PROBLEM DETAILS: Collect every line of the rows below that contains the word "elevated", and copy each such line in full. Only matches with the same letter case count.

# # # # # # #

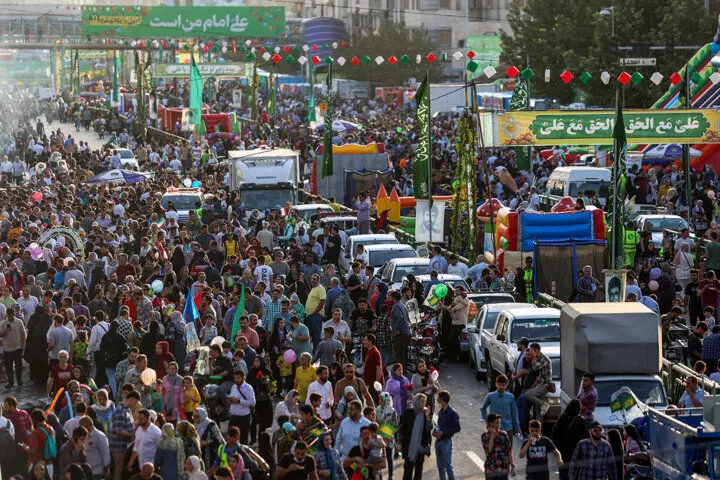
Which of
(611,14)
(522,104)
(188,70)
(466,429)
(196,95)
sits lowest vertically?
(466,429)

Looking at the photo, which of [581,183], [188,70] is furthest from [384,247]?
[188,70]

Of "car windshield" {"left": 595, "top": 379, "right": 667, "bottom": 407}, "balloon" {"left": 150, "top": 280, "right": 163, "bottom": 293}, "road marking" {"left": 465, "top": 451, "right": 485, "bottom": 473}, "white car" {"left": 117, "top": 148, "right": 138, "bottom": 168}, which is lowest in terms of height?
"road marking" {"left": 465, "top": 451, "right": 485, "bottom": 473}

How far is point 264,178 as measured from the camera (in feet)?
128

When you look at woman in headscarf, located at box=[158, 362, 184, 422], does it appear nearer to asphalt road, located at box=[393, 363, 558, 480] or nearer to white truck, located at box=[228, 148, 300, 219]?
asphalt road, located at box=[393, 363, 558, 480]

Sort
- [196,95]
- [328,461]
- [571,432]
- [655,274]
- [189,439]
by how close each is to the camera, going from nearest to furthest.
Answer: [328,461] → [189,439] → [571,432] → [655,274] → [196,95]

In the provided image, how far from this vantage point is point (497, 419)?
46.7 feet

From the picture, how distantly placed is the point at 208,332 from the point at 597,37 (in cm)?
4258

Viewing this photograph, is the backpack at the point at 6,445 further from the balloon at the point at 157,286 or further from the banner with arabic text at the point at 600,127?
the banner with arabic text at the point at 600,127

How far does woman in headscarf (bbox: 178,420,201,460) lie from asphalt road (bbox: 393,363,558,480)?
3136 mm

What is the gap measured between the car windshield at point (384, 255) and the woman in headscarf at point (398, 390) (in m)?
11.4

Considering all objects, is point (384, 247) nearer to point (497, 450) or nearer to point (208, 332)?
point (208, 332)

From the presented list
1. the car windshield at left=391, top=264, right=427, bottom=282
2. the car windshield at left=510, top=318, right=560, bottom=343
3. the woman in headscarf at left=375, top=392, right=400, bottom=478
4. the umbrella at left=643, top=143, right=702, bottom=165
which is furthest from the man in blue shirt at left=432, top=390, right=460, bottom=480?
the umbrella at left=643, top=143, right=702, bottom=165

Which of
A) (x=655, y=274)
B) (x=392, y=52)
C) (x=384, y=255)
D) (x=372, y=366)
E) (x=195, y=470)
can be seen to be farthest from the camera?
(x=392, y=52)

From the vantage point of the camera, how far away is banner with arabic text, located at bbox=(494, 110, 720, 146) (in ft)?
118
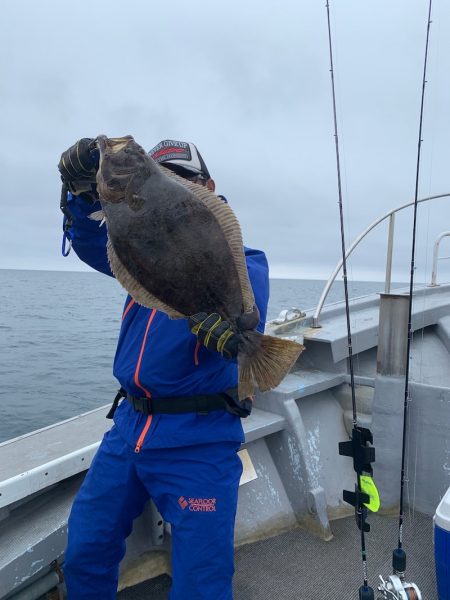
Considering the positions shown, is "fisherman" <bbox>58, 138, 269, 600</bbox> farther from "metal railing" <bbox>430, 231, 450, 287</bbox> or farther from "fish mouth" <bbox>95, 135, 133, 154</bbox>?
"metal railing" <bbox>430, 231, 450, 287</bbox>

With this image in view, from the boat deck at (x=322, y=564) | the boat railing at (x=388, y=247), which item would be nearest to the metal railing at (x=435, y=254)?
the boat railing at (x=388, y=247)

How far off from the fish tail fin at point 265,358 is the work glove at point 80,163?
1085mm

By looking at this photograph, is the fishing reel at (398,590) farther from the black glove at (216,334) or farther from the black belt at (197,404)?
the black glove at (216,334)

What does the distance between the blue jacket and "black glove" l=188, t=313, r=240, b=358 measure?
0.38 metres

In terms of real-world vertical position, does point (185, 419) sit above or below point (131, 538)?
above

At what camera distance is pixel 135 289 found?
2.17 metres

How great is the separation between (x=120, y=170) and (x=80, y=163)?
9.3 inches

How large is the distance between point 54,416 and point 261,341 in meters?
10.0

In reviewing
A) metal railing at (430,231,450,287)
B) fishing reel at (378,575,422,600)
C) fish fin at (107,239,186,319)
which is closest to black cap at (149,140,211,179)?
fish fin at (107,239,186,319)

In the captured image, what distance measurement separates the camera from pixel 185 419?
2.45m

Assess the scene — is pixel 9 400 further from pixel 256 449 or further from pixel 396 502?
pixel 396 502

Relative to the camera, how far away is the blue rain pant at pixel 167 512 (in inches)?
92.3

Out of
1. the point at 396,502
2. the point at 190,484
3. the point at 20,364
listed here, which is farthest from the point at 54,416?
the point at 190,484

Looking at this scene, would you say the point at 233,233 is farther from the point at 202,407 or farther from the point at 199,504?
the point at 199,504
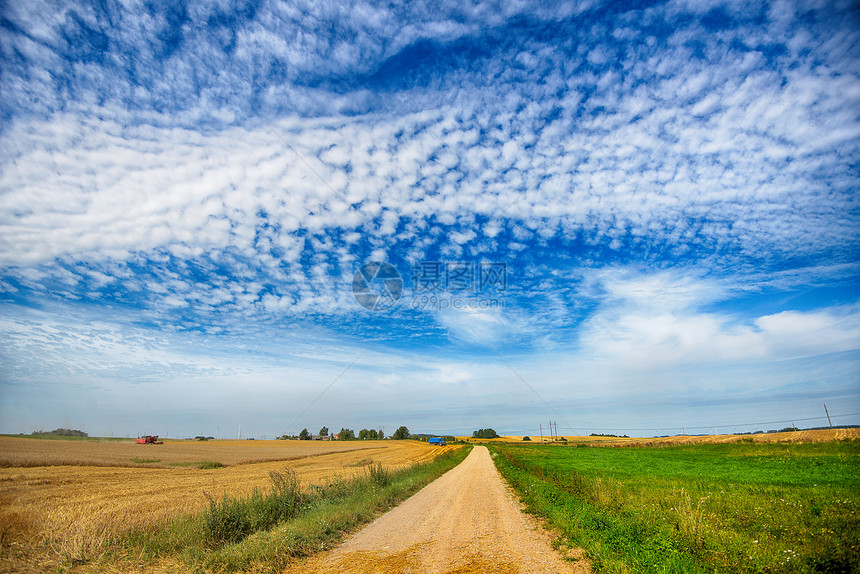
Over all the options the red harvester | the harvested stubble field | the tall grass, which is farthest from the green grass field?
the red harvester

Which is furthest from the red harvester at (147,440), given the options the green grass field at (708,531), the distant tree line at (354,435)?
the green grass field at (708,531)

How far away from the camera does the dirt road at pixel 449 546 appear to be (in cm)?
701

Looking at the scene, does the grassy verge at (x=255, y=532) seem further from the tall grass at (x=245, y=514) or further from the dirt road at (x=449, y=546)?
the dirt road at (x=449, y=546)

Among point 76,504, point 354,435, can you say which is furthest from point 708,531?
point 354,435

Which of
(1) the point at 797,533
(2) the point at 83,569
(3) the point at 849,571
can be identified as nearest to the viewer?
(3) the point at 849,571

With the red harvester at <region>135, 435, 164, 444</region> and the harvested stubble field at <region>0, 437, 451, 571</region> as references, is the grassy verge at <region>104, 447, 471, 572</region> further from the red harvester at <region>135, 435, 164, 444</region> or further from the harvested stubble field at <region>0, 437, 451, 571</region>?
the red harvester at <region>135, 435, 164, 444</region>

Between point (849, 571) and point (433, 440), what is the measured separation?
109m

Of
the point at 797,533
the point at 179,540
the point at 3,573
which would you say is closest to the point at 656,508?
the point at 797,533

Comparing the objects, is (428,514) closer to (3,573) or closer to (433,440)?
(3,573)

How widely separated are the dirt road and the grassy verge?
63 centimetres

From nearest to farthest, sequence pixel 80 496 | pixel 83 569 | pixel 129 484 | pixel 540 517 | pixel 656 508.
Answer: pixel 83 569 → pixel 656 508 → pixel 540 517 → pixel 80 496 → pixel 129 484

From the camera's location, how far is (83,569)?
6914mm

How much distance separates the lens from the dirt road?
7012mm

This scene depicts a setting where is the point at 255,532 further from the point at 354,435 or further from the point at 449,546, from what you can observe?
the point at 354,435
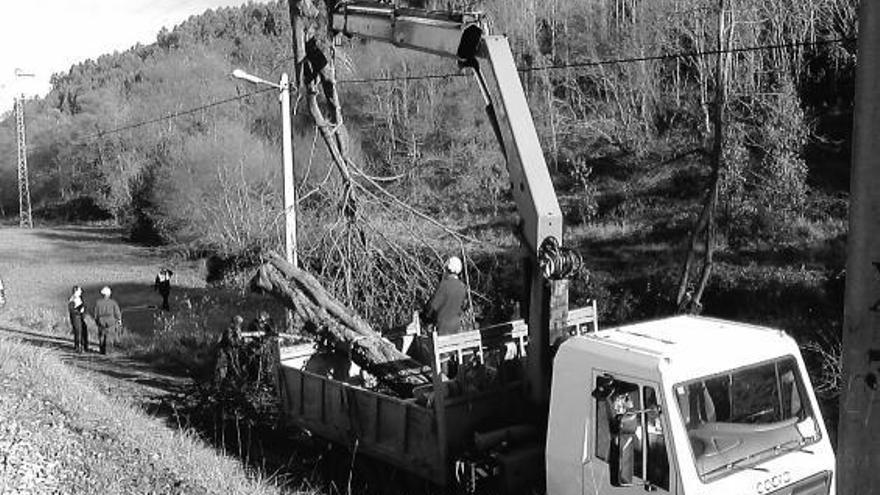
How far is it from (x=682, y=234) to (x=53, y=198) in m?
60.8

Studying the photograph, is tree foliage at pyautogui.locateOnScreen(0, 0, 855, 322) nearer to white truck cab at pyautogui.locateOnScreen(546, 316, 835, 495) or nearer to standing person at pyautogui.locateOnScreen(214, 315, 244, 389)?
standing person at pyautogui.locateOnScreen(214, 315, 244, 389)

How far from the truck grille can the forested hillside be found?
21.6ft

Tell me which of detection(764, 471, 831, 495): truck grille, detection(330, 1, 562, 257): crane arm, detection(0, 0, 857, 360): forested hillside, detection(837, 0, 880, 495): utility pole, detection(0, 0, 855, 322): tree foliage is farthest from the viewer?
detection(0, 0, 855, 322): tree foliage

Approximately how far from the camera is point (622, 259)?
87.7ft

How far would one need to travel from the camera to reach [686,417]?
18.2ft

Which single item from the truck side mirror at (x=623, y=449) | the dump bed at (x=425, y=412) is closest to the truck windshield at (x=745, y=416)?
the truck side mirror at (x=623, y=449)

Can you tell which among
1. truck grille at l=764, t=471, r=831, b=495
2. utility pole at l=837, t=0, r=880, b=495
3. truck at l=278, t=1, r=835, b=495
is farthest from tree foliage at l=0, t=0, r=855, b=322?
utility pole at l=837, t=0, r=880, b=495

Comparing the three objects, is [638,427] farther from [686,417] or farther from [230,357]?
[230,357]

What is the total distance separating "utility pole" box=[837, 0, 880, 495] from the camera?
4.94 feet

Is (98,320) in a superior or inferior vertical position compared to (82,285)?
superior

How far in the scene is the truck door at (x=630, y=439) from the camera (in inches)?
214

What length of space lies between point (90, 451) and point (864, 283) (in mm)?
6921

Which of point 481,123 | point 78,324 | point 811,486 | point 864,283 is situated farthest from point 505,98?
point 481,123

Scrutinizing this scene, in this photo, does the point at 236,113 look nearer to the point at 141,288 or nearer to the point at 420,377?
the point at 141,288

# # # # # # #

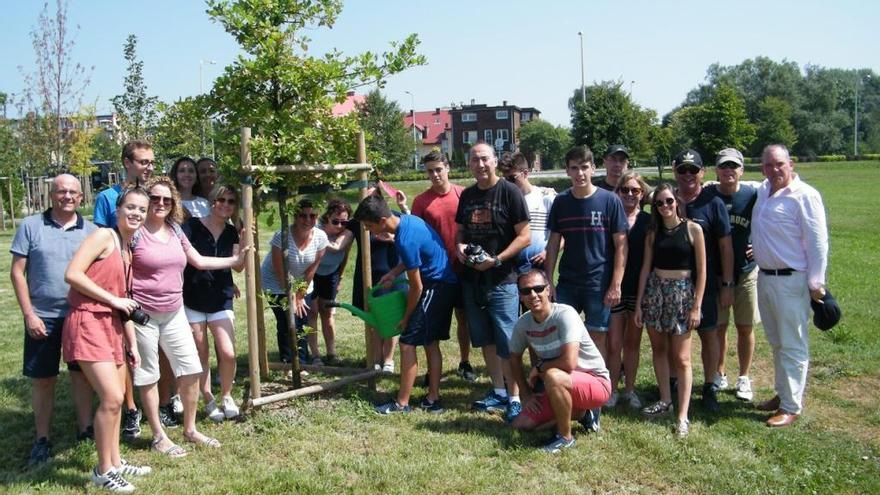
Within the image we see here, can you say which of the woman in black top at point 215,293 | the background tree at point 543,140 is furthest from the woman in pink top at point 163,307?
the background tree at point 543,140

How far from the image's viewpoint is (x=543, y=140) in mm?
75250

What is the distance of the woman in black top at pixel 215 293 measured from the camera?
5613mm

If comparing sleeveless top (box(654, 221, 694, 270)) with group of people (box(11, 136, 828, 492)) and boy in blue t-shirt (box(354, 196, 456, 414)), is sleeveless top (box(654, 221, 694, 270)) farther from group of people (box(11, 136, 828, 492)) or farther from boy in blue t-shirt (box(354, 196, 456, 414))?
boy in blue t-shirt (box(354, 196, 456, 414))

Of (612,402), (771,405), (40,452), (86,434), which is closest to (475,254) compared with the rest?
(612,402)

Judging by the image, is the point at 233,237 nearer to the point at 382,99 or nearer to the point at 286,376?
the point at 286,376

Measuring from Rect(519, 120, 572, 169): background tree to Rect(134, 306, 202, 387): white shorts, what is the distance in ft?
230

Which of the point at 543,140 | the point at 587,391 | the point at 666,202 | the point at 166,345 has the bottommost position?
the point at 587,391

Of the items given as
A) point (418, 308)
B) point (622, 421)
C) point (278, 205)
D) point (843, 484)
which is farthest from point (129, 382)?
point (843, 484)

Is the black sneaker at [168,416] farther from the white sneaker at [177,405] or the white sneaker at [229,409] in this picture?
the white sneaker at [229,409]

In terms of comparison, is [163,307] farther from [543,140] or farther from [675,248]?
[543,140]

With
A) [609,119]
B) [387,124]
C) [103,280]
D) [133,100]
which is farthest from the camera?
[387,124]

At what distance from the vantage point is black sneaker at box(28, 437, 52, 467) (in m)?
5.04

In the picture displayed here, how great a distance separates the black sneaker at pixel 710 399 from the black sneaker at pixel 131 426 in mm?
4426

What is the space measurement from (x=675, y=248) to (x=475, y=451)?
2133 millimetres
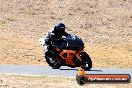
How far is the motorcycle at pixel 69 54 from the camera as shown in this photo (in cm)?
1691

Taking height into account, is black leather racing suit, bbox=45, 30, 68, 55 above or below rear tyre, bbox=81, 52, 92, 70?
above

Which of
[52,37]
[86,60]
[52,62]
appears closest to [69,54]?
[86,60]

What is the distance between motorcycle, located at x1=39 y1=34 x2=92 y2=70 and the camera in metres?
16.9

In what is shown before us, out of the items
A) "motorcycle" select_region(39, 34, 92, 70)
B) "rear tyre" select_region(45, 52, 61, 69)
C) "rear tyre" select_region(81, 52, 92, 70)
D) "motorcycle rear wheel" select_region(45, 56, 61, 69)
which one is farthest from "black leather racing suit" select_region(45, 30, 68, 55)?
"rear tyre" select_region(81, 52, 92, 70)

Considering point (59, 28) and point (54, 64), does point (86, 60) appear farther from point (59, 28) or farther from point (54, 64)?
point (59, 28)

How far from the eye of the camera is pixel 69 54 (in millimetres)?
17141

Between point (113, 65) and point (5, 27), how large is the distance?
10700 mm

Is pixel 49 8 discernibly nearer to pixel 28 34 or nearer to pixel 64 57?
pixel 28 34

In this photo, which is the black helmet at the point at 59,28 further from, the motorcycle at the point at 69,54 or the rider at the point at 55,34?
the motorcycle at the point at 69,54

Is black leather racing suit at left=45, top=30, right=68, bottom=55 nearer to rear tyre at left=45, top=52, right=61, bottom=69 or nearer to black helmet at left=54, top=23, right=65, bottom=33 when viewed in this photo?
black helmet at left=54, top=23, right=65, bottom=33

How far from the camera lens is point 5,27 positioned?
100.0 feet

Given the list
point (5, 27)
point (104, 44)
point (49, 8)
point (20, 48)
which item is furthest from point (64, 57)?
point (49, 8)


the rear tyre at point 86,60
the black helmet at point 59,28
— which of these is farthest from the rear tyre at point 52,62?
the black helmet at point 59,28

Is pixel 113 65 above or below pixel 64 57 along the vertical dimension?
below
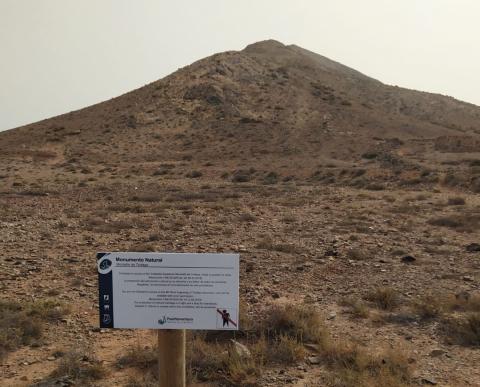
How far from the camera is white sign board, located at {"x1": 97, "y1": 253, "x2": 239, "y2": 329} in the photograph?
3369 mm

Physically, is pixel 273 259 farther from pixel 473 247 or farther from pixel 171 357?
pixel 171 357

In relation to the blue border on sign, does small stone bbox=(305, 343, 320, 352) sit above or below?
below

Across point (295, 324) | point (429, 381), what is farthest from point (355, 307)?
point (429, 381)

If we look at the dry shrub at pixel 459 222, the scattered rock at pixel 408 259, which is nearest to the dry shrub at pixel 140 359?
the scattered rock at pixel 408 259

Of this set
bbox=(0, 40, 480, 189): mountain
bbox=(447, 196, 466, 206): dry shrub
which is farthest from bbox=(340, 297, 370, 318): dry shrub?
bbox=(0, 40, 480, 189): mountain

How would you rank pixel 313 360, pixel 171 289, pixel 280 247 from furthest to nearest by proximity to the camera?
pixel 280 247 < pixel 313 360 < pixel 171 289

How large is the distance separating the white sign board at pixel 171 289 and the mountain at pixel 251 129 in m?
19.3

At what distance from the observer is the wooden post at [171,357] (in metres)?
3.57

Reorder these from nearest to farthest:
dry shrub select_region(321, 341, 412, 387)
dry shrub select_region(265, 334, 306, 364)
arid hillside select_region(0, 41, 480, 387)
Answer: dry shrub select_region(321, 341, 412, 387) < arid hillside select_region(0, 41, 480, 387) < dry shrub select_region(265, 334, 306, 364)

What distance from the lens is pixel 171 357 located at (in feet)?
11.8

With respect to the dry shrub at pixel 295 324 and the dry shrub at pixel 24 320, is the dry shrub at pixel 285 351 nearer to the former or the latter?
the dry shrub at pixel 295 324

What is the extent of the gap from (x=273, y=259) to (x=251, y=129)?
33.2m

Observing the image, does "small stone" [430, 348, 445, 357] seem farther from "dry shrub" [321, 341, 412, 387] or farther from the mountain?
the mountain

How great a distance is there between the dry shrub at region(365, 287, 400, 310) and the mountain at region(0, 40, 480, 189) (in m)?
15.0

# # # # # # #

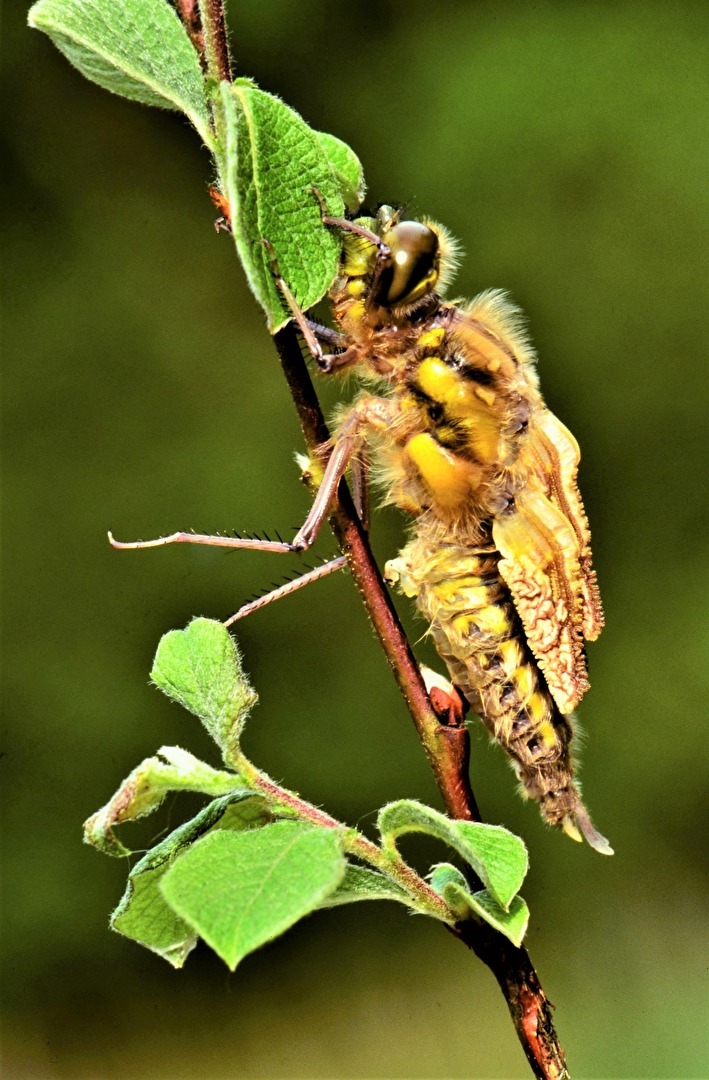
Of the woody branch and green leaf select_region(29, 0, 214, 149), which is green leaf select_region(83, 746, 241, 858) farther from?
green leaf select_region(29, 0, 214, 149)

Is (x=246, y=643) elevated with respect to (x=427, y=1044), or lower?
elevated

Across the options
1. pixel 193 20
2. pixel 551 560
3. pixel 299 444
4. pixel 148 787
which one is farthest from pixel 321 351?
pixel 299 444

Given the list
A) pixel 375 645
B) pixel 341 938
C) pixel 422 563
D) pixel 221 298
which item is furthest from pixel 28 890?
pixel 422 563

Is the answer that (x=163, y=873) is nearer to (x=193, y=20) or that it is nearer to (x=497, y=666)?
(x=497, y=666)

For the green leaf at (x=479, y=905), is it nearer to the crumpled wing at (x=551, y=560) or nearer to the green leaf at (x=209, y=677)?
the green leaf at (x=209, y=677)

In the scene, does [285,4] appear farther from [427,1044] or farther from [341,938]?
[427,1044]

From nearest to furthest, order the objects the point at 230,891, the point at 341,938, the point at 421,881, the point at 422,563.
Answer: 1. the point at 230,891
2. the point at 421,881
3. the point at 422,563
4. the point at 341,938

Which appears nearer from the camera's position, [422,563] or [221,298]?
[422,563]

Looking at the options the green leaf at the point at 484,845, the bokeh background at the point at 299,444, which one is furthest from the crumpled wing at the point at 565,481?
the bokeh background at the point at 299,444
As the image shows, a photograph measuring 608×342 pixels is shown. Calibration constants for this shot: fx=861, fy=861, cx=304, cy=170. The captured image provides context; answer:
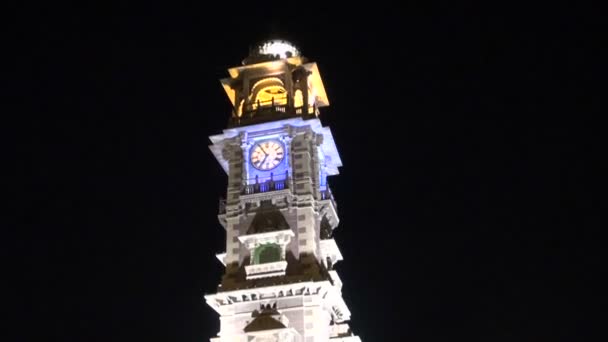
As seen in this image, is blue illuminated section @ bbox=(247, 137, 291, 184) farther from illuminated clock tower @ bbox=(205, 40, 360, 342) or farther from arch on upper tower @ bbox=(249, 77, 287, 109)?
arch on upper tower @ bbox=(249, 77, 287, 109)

# # # # # # #

EXERCISE RESULT:
Is (x=246, y=643) elevated with respect to (x=427, y=1044), or lower?
elevated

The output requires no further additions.